TRY IT >> The following data has a line with "common name: gemsbok" and a line with "scientific name: Loxodonta africana". Write out exactly those lines and all the lines between them.

EXERCISE MATERIALS >>
┄┄┄┄┄┄┄┄┄┄
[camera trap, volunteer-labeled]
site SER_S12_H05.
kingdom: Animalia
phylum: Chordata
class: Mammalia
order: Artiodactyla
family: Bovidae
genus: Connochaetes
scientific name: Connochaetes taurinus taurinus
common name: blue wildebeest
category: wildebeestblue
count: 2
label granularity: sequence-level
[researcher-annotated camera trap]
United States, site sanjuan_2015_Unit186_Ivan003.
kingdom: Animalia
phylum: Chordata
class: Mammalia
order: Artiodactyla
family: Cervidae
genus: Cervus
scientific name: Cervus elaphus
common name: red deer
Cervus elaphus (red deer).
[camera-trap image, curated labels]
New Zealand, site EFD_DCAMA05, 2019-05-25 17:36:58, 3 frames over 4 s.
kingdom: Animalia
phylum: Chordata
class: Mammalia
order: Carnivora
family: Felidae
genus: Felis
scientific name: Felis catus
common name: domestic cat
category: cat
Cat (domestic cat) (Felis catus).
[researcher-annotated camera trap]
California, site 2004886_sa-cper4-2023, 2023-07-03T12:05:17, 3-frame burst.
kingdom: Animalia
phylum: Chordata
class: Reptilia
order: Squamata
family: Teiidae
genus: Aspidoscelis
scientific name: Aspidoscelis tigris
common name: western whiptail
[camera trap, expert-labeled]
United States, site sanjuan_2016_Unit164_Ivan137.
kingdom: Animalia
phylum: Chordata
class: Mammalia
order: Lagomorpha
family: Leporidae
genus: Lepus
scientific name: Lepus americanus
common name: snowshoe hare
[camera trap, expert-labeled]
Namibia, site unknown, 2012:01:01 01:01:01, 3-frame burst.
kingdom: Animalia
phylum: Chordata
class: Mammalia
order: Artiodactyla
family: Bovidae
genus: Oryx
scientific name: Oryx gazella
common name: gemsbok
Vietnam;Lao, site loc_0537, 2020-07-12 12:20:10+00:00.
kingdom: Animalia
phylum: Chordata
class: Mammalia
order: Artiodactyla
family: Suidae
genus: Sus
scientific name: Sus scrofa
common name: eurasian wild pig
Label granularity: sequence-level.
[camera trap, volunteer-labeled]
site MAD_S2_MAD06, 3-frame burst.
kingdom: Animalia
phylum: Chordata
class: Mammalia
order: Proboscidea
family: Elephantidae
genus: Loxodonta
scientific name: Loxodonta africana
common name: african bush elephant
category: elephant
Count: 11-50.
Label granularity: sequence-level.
┄┄┄┄┄┄┄┄┄┄
WRITTEN REPLY >>
common name: gemsbok
Vietnam;Lao, site loc_0537, 2020-07-12 12:20:10+00:00.
kingdom: Animalia
phylum: Chordata
class: Mammalia
order: Artiodactyla
family: Suidae
genus: Sus
scientific name: Sus scrofa
common name: eurasian wild pig
Label granularity: sequence-level.
[camera trap, volunteer-labeled]
site MAD_S2_MAD06, 3-frame burst.
kingdom: Animalia
phylum: Chordata
class: Mammalia
order: Proboscidea
family: Elephantidae
genus: Loxodonta
scientific name: Loxodonta africana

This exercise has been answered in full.